TLNT: Being The Boss: Why is Becoming a Manager So Difficult?

Our Summary: most managers remain mediocre, because they fail to recognize the difference between managing others and managing themselves.  Such managers slip into comfortable coasting after making the initial transition into a management role and fail to grow into good managers.

FairSetup thoughts: we’ve noticed that FairSetup creates a very significant pressure on managers to evolve as they themselves become part of the evaluation cycle and are receive constant feedback from their reports.  The pressure from one’s boss can be mitigated with careful political maneuvering, but one’s reports generally have a much deeper understanding of whether the business unit is moving in the right direction and whether the manager is doing his or her part in the system.

Being The Boss: Why is Becoming a Manager So Difficult?

By Linda A. Hill and Kent Lineback published on on Jan 14, 2011, 8:10 AM

Why, for most who enter it, does management present so many surprising hurdles and frustrate so many preconceptions and expectations?
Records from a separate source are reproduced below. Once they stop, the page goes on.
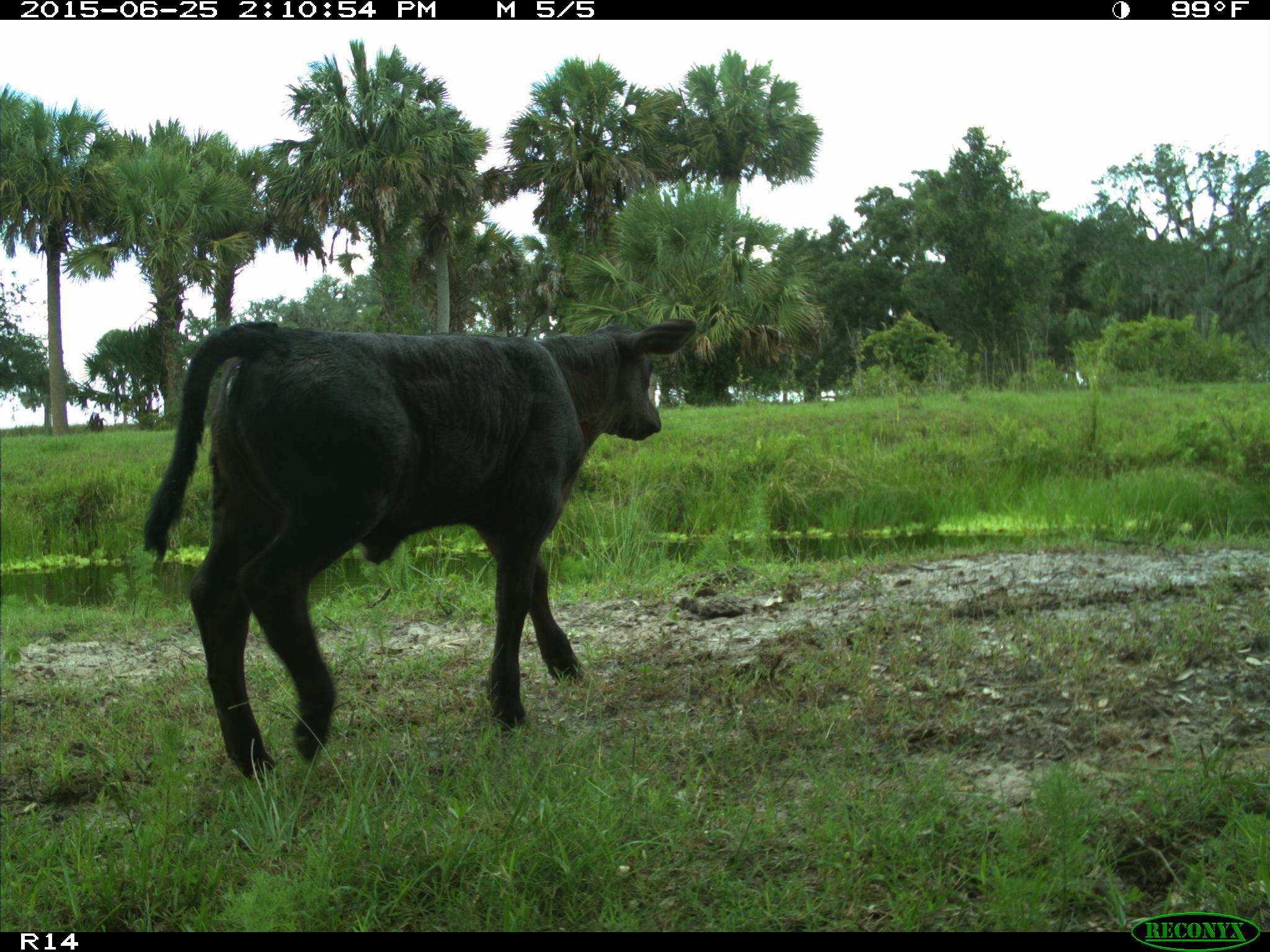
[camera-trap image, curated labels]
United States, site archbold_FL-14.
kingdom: Animalia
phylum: Chordata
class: Mammalia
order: Artiodactyla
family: Bovidae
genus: Bos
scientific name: Bos taurus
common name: domestic cow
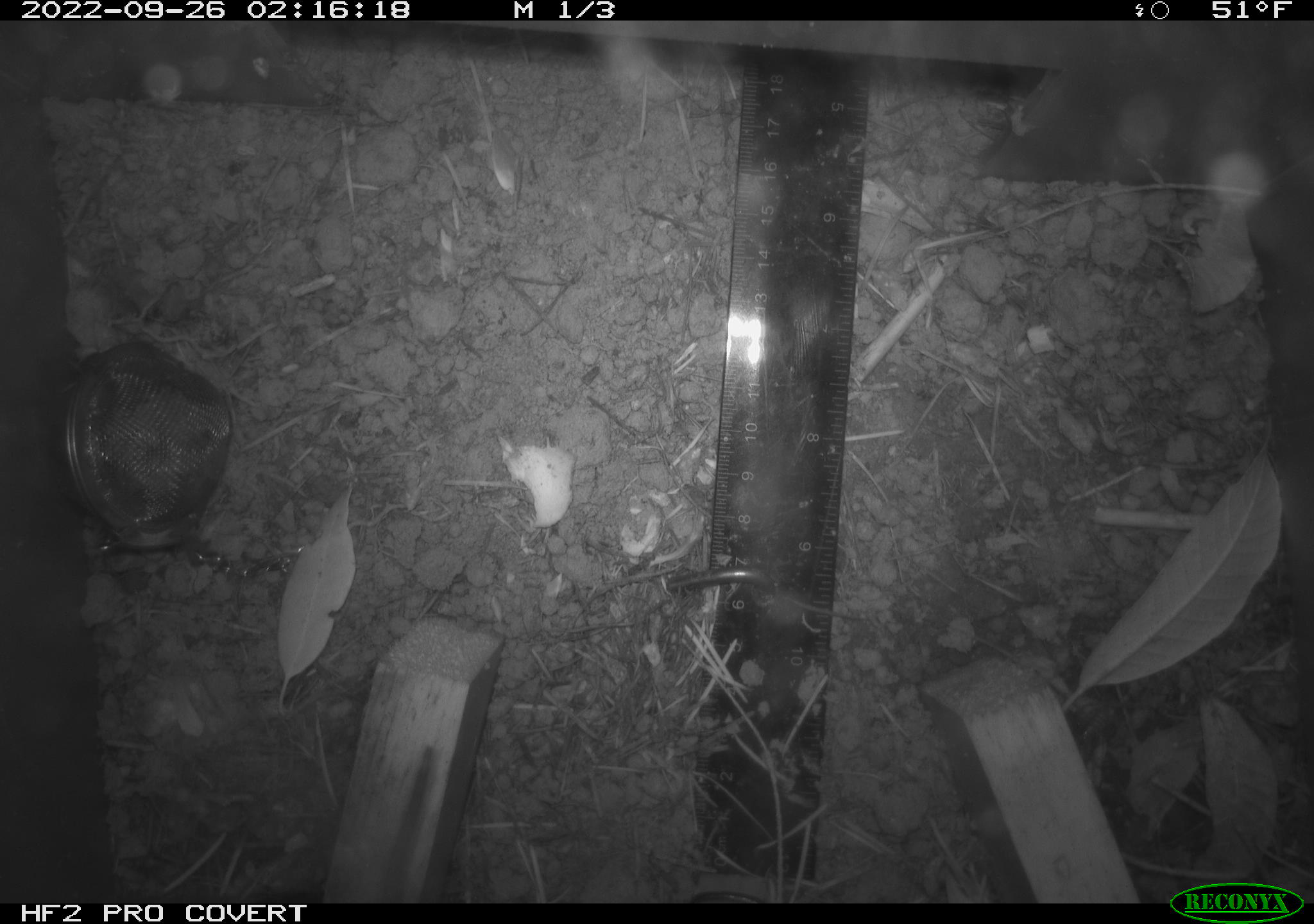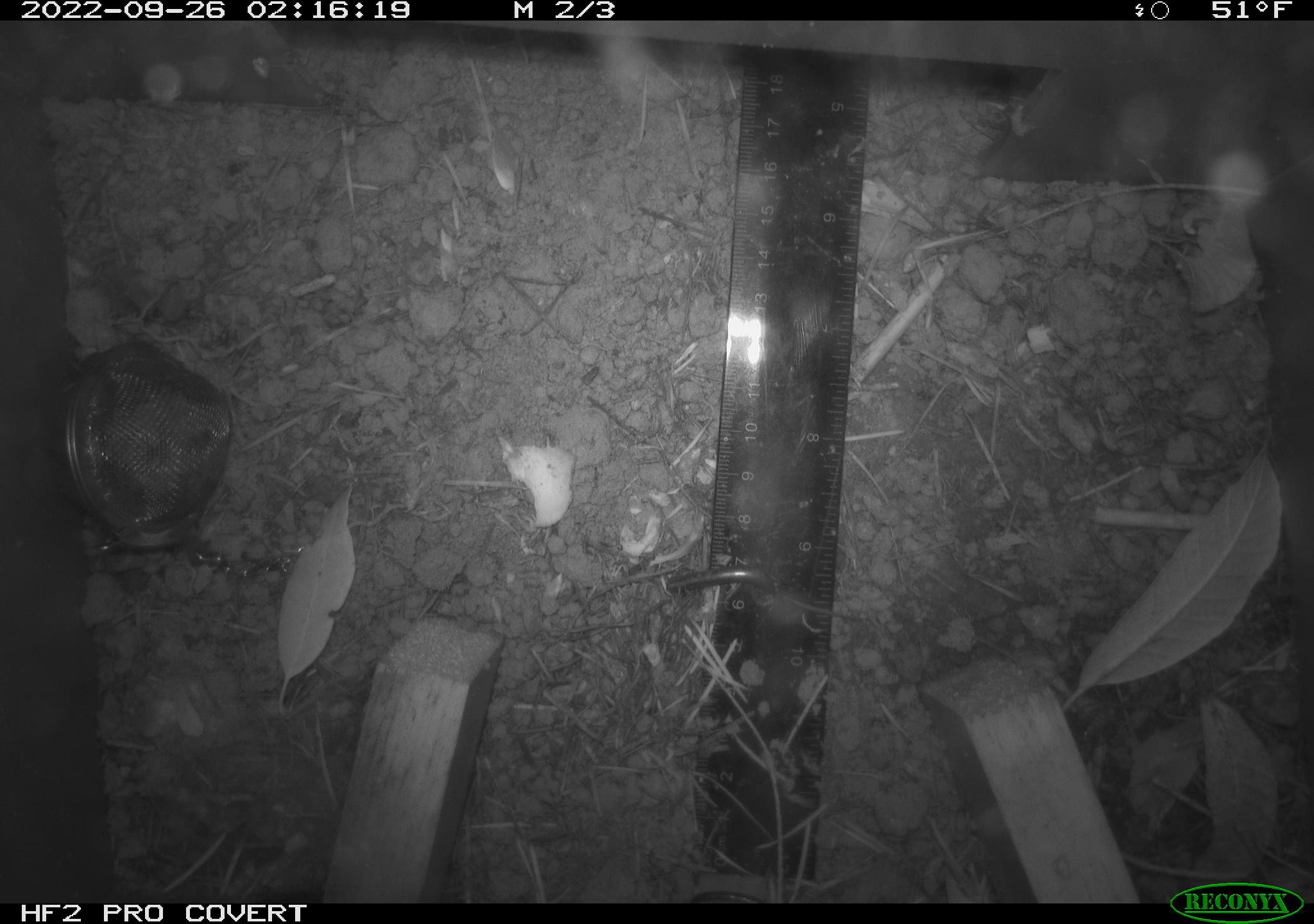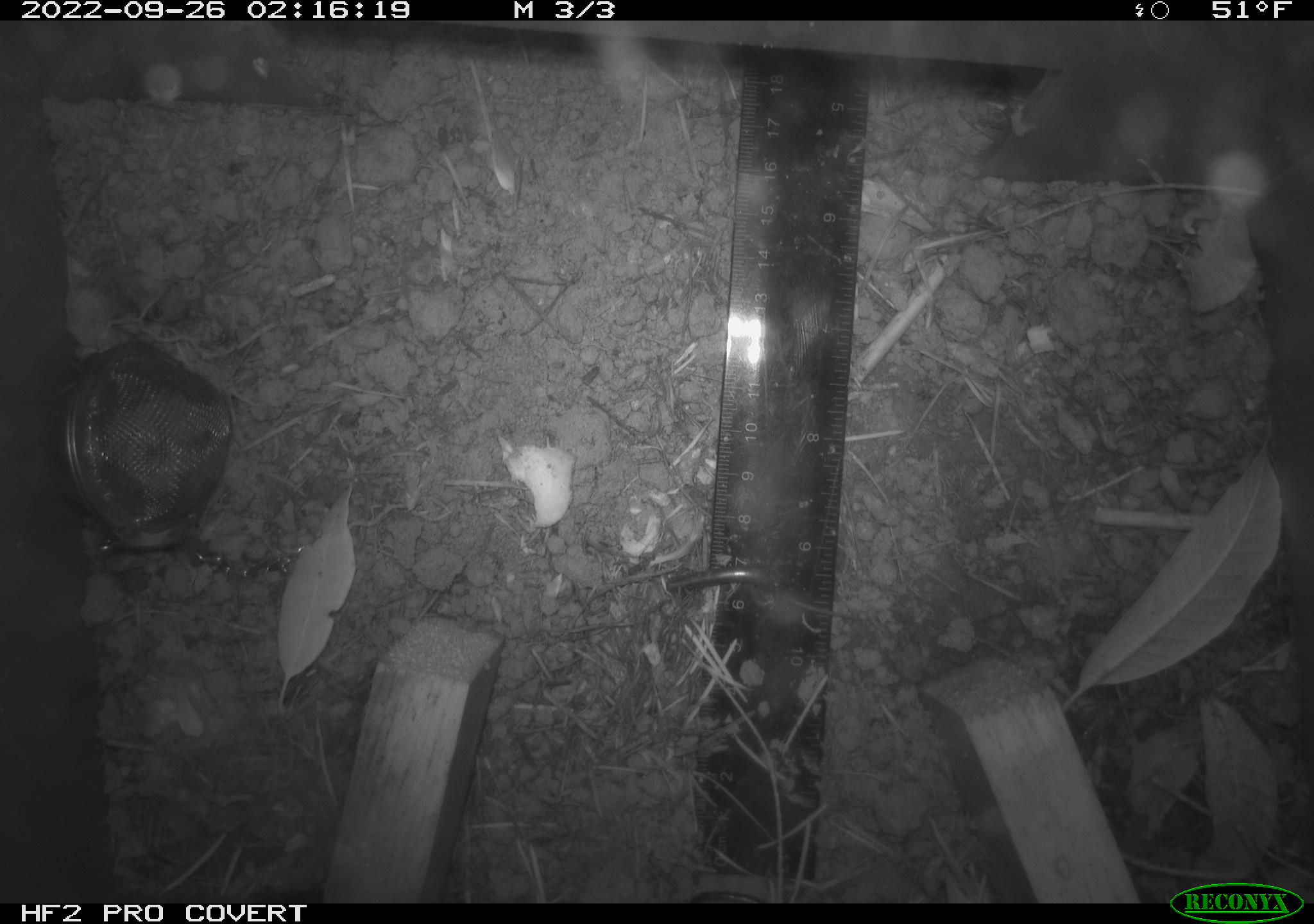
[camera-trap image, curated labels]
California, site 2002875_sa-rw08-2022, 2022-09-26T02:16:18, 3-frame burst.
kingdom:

Progress will come more quickly and easily to those who understand the challenges they face. The answer has two parts, based on research we and others have done, our own observations, and our personal experience.

Management is different

First, management is different from anything you’ve done before. Becoming an effective manager is difficult because of the great gulf that separates the work of management from the work of individual performers.
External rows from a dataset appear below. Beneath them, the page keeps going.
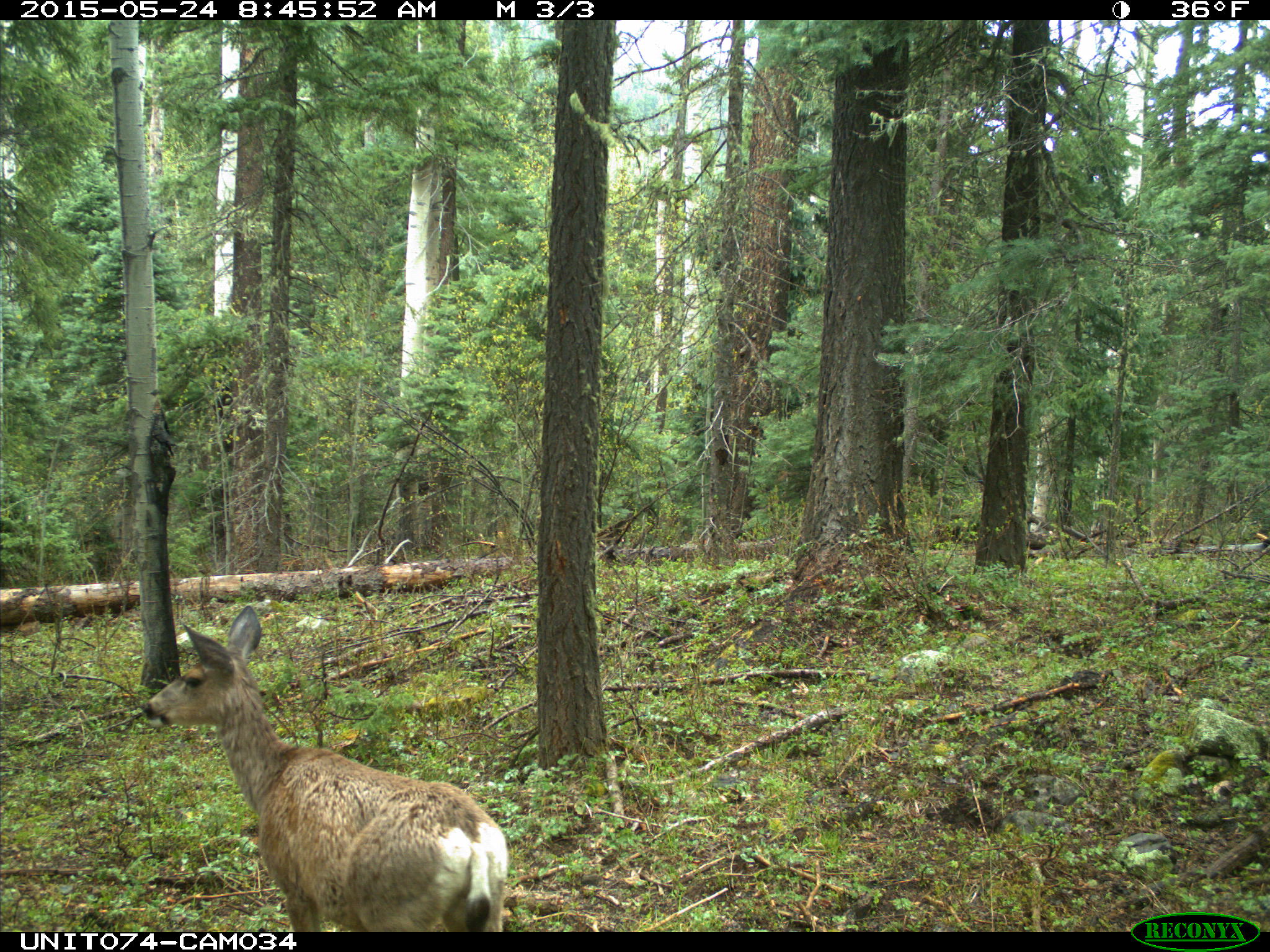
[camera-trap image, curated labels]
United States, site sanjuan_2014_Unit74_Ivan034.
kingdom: Animalia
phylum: Chordata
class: Mammalia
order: Artiodactyla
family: Cervidae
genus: Odocoileus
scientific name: Odocoileus hemionus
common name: mule deer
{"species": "Odocoileus hemionus (mule deer)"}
Many managers think at first that managing others will be an extension of managing themselves. They assume they will be doing what they did previously, except they will exercise more control over their work and the work of others. Instead, they find they must make a great leap into a new and strange universe unlike anything they’ve encountered before.

This is especially true if you’re a producing manager who must combine the roles of individual contributor and manager. At first, you naturally tend to think the managerial role is simply a broader version of managing yourself. Only with time and painful experience will you discover it’s totally different.

Becoming a manager requires personal learning and change

Second, becoming an effective manager requires that you not only acquire new skills and knowledge but also undergo difficult personal change.